* [What the exercise asks] Copy the data word for word from its first line through the line that contains "Answer: point 304,237", including that line. Leave any pictures out.

## Start Supplied entries

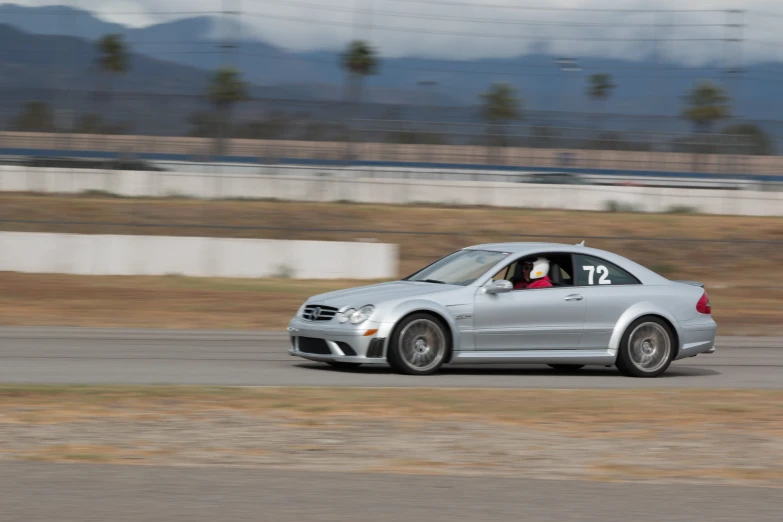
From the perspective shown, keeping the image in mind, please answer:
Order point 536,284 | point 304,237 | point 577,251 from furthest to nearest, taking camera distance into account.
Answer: point 304,237 < point 577,251 < point 536,284

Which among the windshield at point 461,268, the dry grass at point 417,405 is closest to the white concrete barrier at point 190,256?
the windshield at point 461,268

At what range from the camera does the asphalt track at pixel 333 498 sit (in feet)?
17.5

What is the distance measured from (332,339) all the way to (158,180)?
97.6 feet

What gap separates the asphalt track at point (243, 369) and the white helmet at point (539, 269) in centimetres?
104

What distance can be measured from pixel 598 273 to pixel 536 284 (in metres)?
0.69

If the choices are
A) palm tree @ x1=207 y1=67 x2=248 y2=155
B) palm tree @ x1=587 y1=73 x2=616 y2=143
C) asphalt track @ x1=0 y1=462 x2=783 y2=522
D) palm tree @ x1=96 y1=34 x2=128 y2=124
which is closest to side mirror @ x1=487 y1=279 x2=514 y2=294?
asphalt track @ x1=0 y1=462 x2=783 y2=522

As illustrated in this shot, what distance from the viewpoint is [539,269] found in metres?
11.7

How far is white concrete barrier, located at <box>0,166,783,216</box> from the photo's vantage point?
1417 inches

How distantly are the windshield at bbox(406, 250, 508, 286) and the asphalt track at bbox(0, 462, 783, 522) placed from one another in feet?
18.0

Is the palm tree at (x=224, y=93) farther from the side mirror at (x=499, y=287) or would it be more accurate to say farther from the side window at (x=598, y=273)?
the side mirror at (x=499, y=287)

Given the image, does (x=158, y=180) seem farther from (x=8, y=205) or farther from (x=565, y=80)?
(x=565, y=80)

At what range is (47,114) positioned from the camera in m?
41.0

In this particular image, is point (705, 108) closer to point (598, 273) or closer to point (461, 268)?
point (598, 273)

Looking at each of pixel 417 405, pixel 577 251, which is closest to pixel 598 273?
pixel 577 251
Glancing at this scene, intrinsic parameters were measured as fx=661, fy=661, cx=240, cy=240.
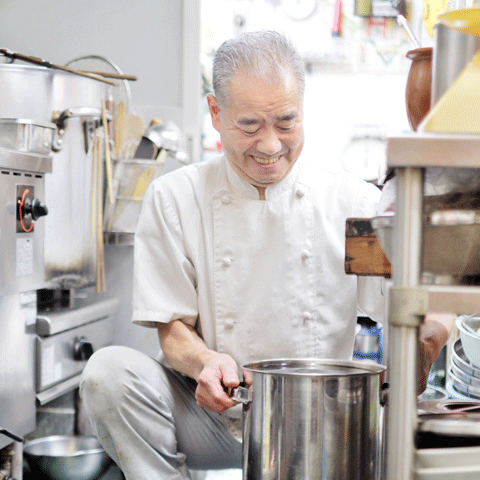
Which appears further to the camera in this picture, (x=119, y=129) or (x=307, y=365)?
(x=119, y=129)

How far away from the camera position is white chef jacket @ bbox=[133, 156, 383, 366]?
155 cm

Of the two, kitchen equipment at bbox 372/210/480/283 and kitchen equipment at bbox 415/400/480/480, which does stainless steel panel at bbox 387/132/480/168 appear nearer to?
kitchen equipment at bbox 372/210/480/283

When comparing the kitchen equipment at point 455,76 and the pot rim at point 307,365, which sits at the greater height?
the kitchen equipment at point 455,76

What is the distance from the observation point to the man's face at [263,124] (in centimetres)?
143

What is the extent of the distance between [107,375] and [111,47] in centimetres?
189

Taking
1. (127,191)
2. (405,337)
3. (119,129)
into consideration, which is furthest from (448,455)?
(119,129)

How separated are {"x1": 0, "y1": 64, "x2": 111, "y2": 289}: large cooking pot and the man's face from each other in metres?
0.78

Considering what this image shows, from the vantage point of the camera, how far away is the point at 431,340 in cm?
124

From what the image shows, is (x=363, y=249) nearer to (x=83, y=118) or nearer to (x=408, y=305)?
(x=408, y=305)

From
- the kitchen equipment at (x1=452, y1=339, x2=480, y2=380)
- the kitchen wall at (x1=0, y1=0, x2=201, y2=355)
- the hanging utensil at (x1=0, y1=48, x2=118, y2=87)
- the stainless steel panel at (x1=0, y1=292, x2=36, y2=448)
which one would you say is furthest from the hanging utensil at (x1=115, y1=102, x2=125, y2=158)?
the kitchen equipment at (x1=452, y1=339, x2=480, y2=380)

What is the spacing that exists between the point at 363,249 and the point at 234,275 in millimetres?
599

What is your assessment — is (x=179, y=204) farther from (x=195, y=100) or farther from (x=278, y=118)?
(x=195, y=100)

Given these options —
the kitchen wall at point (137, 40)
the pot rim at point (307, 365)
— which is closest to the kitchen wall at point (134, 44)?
the kitchen wall at point (137, 40)

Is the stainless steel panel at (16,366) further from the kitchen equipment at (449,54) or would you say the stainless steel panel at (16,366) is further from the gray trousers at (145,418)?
the kitchen equipment at (449,54)
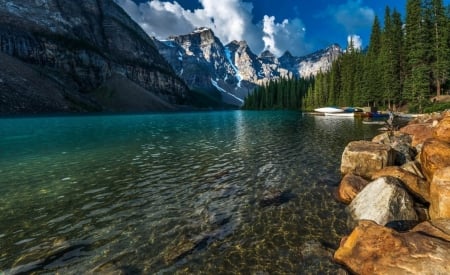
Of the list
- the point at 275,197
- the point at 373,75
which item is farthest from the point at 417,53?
the point at 275,197

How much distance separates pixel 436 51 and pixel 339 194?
225 feet

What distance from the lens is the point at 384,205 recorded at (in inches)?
444

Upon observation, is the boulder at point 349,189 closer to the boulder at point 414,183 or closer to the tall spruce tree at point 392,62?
the boulder at point 414,183

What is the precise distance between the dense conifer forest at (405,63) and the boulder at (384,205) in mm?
60516

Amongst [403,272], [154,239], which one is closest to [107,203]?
[154,239]

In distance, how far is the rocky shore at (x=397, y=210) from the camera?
301 inches

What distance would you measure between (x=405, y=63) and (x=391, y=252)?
8366 centimetres

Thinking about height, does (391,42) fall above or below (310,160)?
above

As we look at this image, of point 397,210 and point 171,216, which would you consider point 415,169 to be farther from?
point 171,216

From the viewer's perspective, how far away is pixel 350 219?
12.2 m

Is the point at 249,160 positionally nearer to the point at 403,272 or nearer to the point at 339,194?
the point at 339,194

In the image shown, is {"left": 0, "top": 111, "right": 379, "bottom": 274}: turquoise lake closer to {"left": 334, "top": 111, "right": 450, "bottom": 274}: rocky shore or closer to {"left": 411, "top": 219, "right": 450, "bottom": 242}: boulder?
{"left": 334, "top": 111, "right": 450, "bottom": 274}: rocky shore

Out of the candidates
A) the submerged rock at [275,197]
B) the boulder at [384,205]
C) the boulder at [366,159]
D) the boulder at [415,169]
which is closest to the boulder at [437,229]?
the boulder at [384,205]

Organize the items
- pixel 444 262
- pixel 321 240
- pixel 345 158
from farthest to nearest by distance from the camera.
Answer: pixel 345 158 < pixel 321 240 < pixel 444 262
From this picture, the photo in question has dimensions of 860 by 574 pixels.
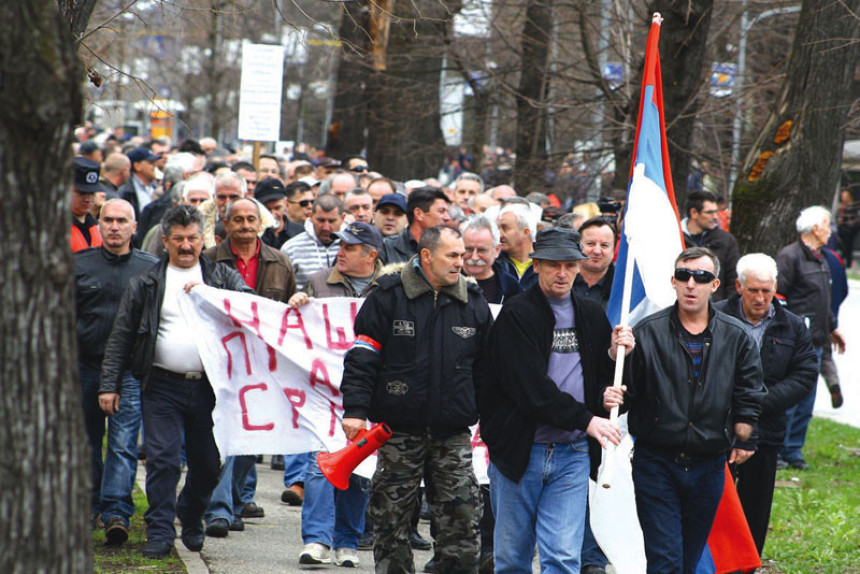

## End Supplied entries

* [Exercise response]
From the perspective shown, keeping the image in mind, please answer:
Order point 536,284 | point 304,237 | point 577,251 from furthest to nearest, taking camera distance into account.
Answer: point 304,237 < point 577,251 < point 536,284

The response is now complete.